Медогонка
Ева уже посадила себе на ноги несколько синяков, ударившись о скруглённые углы тумбы. Тут, конечно, не тумба виновата, а Ева. Ходит спокойно она лишь по особым случаям и, обычно, рядом с бабушкой - в гости, на поминки, в магазин. В остальное время Ева бегает. "Только пыль из-под копыт!" - похохатывает бабушка. Еву это выражение тоже смешит, потому что кроме сандаликов или тапок на ногах у неё ничего нет. А то и вовсе ничего нет - бегает босая.
Вот и сейчас она прибежала в сад, проверить, не созрел ли винариус. "Летняя яблоня, нежная. Бережности требует. Яблоки с неё зиму не лежат", - бабушка всё про свои яблони знает. Конечно, не лежат. Как они будут лежать, если даже незрелые яблоки с этой яблони - вкусные. Без кислинки вообще. А уж спелые такие сладкие и сочные и выдают такой аромат, что чуешь за километр, от двери двора - точно.
Ева становится на тумбу, с неё дотягивается до нижней ветви, подтягивается, перебирает ногам по стволу и - о-па! Уже на верху. Тянется к ближайшему, зелёному ещё, яблоку. Слышно, как дверь в сад хлопает и гремит крючком, на который её запирают. Бабушка идёт. А она не разрешает по яблоням лазать. Ева скоренько повисает на ветке на руках и спрыгивает. И стёсывает ногу о внутреннюю кромку столешницы тумбы. Шипит от боли и зуда в свежей ссадине и выбирается из дыры.
- Что, слазила уж?
Бабушку не проведёшь. Она всё видит, даже когда ты её не видишь. А ругает редко, отчитывает иногда за баловство.
- Дай-ка гляну, чего ты там себе наобдирала.
Ева садится на тумбу, поднимает ободранную ногу, бабушка склоняется над ней.
- Помой иди с мылом.
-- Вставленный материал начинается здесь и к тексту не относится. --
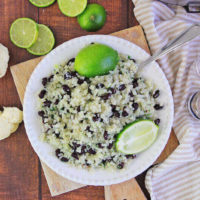 White dish of cauliflower rice next to cauliflower florets, limes, and striped towels.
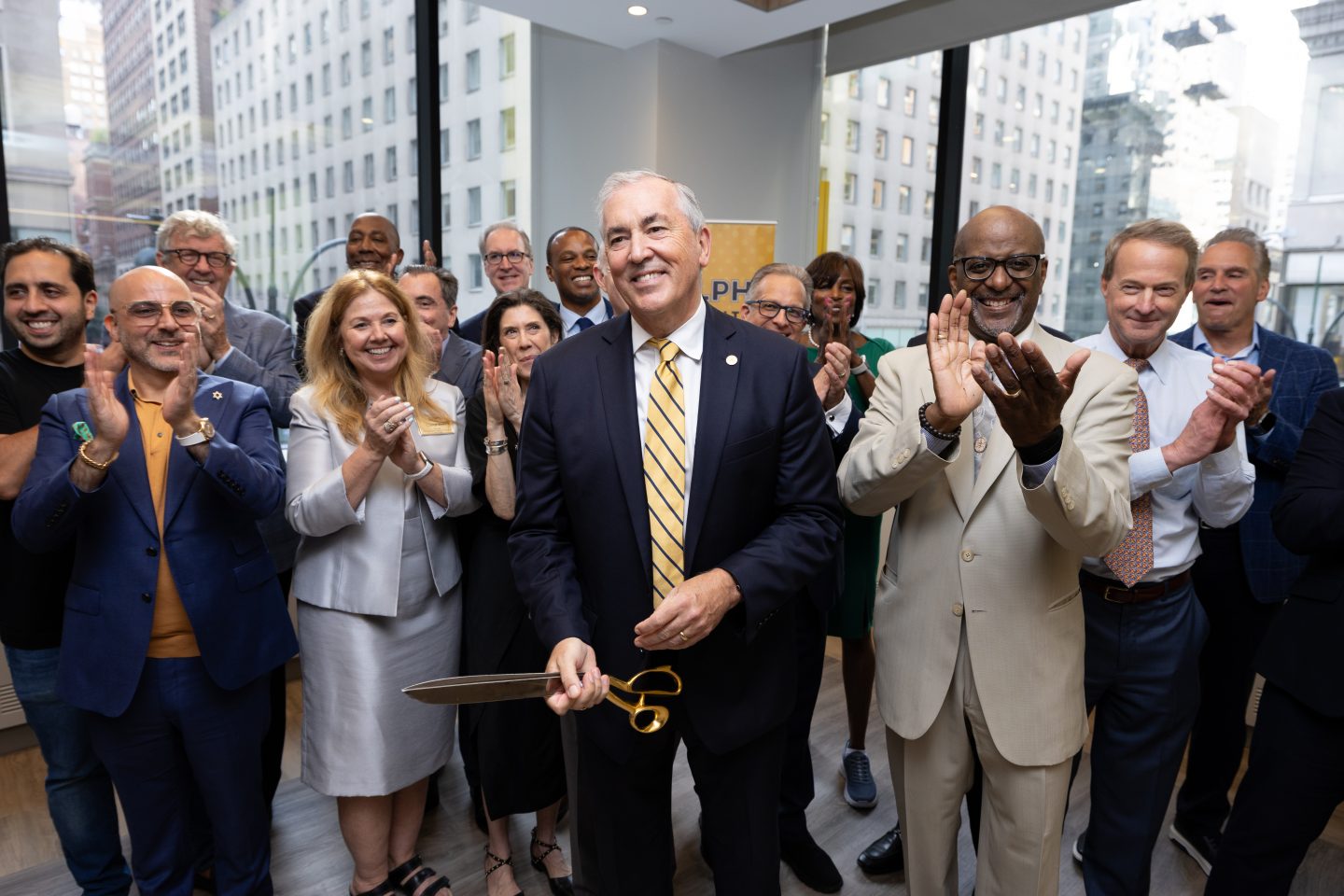 President Balboni cuts the ribbon with members of the Board and Executive Leadership cheering him on.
И подорожник вот - тоже помой и приложи к ссадине. Пройдёть. До свадьбы заживёть.
Прежде чем бежать мыть и прикладывать, Ева должна кое-что выяснить. Она стучит ногой по боку серой тумбы.
- Ба, а зачем тут эта штуковина?
Бабушка присаживается на край тумбы, гладит угол столешницы рукой.
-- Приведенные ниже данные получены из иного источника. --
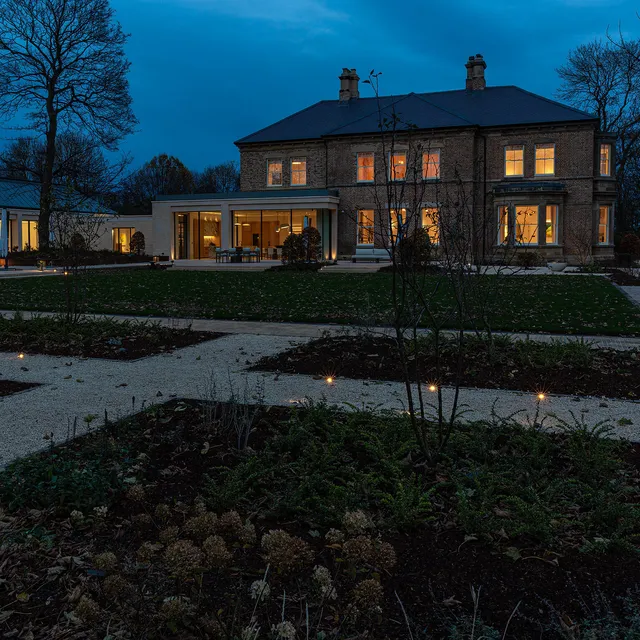 Exterior shot of a Victorian villa with modern kitchen and pool extension in the early evening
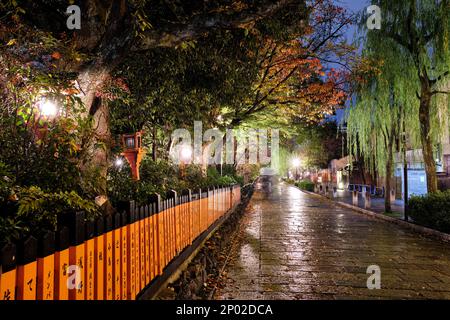 Ein wunderschöner Nachtsicht auf das nasse zinnoberfarbene orangefarbene Holztor und Kopfsteinpflaster einer Seitenstraße in Kyoto, Japan Stockfoto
- Это Тиша делал. Медогонка. Опора под медогонку. Пасечник был. Сад-то он посадил. Да к самому Мичурину ездил учиться, чтоб сад такой вырастить. Всё по науке делал. Ульи ещё тут стояли. Много. Да с пчёлами-то не справлюсь, мороки много. Нету теперь. Вон, видишь, маленькую такую яблоньку? Зимняя полосатая. Яблоки даёт через год. Год есть, а год и не цветёт. Крупные. До октября зреют. Такой и нету больше ни у кого. И винариус... его любимый. Для меня сажал. Стараюся, чтобы сад, как при нём...
Тиша - бабушкин муж. Дед Евы - Тихон Яковлевич. Она его никогда не видела, он умер, когда ещё мама Евы не выросла большая. Он воевал с немцем на первой Мировой войне, на германской. Там лёгкое потерял. На Ипре. Бабушка вздыхает. Ева встаёт и, широко разведя руки, обнимает её. Прижимается щекой к бабушкиной щеке. Крепко. Бабушка ласково похлопывает Еву по спине.
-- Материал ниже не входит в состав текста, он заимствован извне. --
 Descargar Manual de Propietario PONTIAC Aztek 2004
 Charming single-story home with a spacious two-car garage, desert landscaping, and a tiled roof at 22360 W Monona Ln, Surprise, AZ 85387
Теперь Ева словно оказалась в саду впервые. Смотрит и видит его не так, как раньше. Бабушка держит сад в идеальном порядке, ухаживает, пропалывает, рыхлит, навозу подсыпает, траву окашивает, ветви обрезает, малину осенью подвязывает. До Евы доходит, что она делает это не только ради порядка, а в память, с любовью! Ева представляет, как ходил тут дед Тиша. Высокий, плечистый, в белой рубашке, как на том фото в горнице над диваном, и в серых брюках. Всё здесь его руками сделано, начато - посажен по плану и толку сад, поставлен забор, сколочена подставка под медогонку. Ева вдруг замечает, что тумба не только прочная и большая, но и красивая. И углы у неё скруглены, и широкие ножки соразмерные, и круг выпилен идеально.
Ева гладит сделанную дедом медогонку и, кажется, чувствует его ладонь. Натруженную, шершавую, тёплую и добрую.